I have an odd problem with time extraction from some CSV files. I specify the time format using the following:
TIME_FORMAT = %m:%d %Y %H:%M:%S:%Q
and it generally works. I am not convinced it is the correct format to use, but it seems to work(most of the time). It works fine with times like this:
07:30 2013 12:59:57:0
and it does not work with times that look like this:
01:01 2000 00:00:03:0
With these times, it seems that splunk chooses to use the file creation time(actually its a bit more complex than that - from what I can tell, it used the file creation date and the time from when the file was last modified). I know that data from the year 2000 is generally not relevant,
but with the data I am looking at, there scenarios where the date may not yet be properly initialized and this is where the time will startup.

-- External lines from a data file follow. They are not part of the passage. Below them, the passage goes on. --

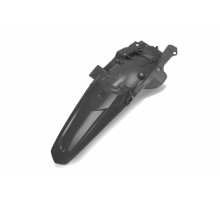 Заднє крило UFO YAMAHA yzf 250 '19-'22', yzf 450 '18-'22' колір сірий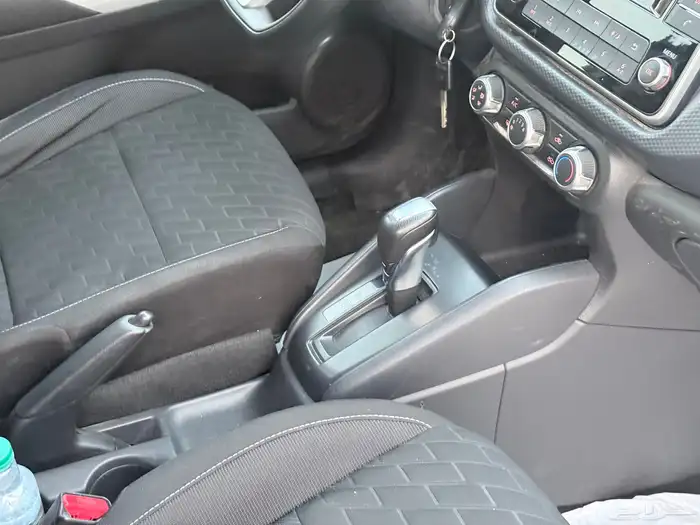 نيسان كيكس موديل 2022 15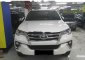 Dijual mobil Toyota Fortuner G 2016 Wagon-3
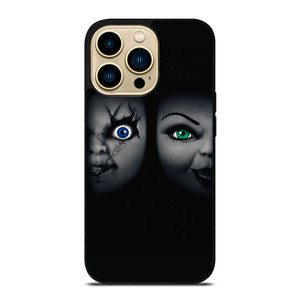 BRIDE OF CHUCKY iPhone 14 Pro Max Case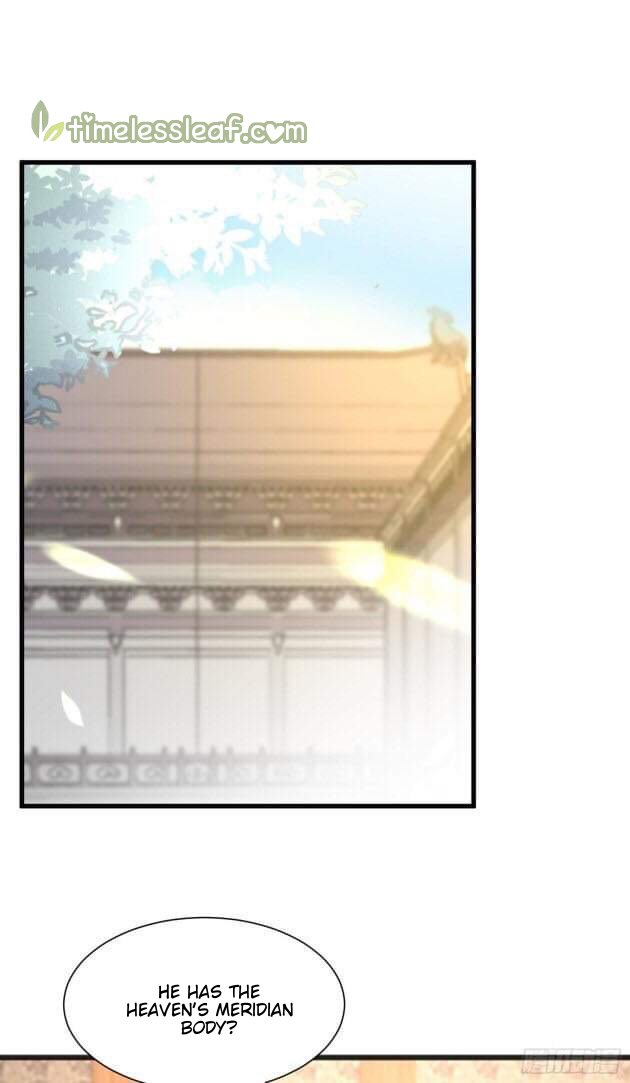 Pupillary Master Chapter 193 - page 1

I want to be able to filter these invalid dates out using the time specification, but do not want to throw away the data with invalid dates(it may hold useful diagnostic value).

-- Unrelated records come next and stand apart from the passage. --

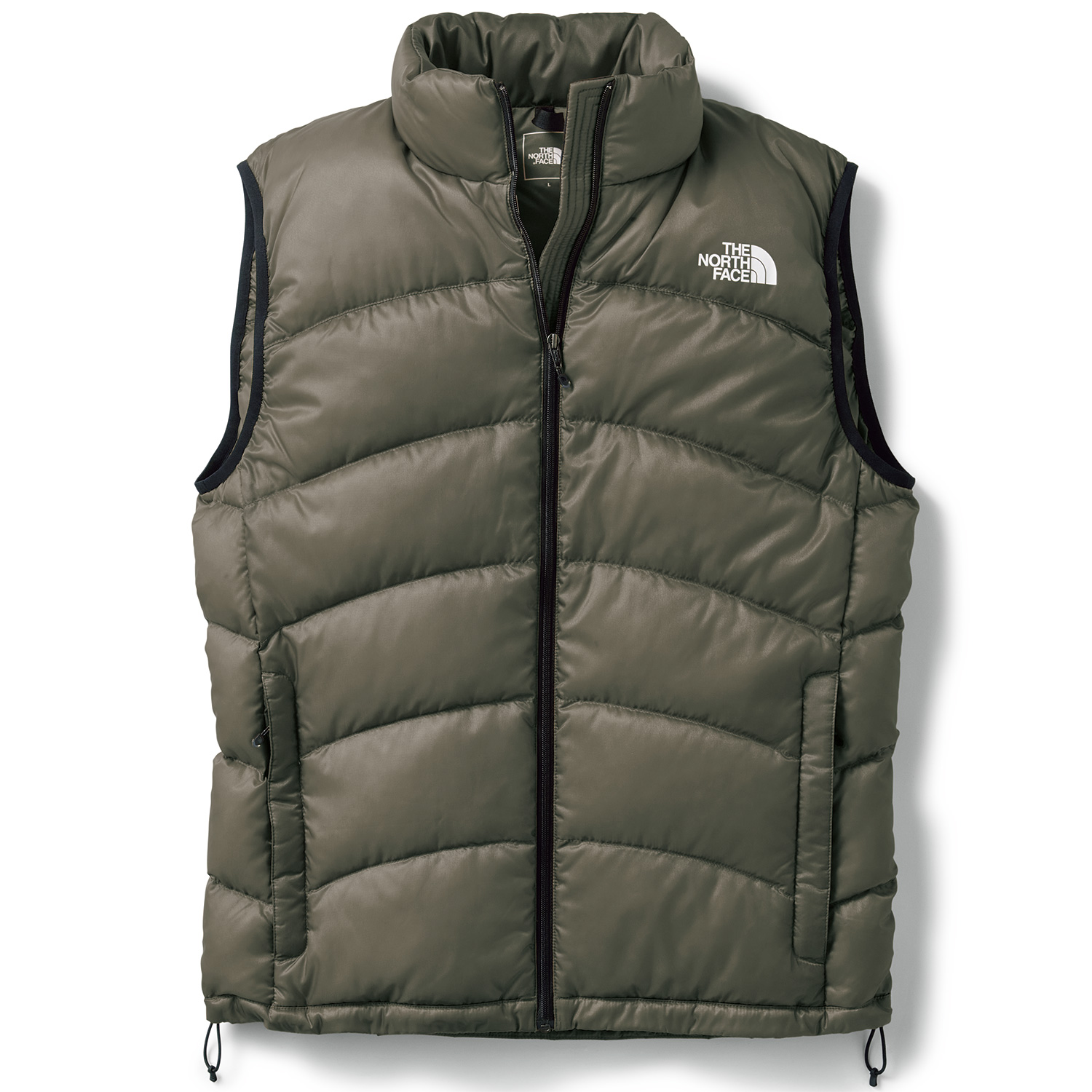 THE NORTH FACE　ACONCAGUAベスト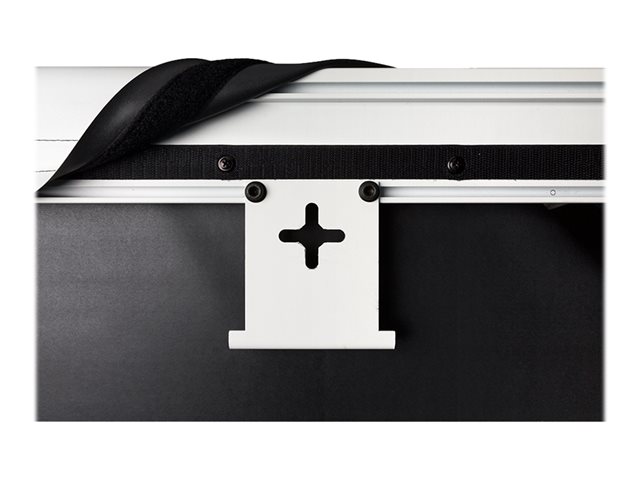 Projecta FullVision Wide Format - Projection screen - wall mountable - 102.4\" (260 cm) - 16:10 - HD Progressive 1.1 - aluminium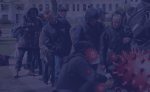 Закрытые учреждения – опасности COVID-19: Коронавирус и его влияние на положение бездомных людей в Беларуси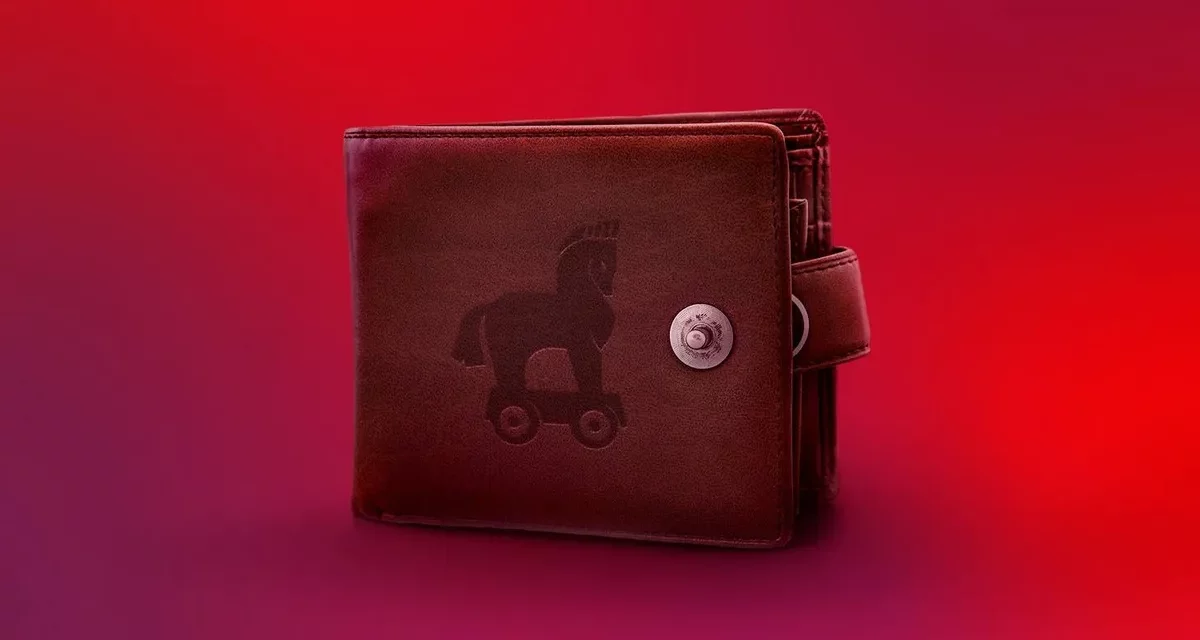 Almost $30K stolen via fake hardware wallet, Kaspersky investigation shows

I suppose one answer to this might be that Splunk does not recognize times from the year 2000, but I am not sure why that would be.
BTW, this data is being monitored on a windows machine with a Universal Forwarder and the indexer is on a Linux machine.
Can anyone explain what might be happening here?
This is probably because Splunk thinks your events are "too old" to trust that the timestamps have really been parsed correctly. From the props.conf docs:
MAX_DAYS_AGO = <integer>
* Specifies the maximum number of days past, from the current date, that an extracted date can be valid.
* For example, if MAX_DAYS_AGO = 10, Splunk ignores dates that are older than 10 days ago.
* Defaults to 2000 (days), maximum 10951.
* IMPORTANT: If your data is older than 2000 days, increase this setting.
So, set MAX_DAYS_AGO
to something high enough in props.conf and you should be good to go.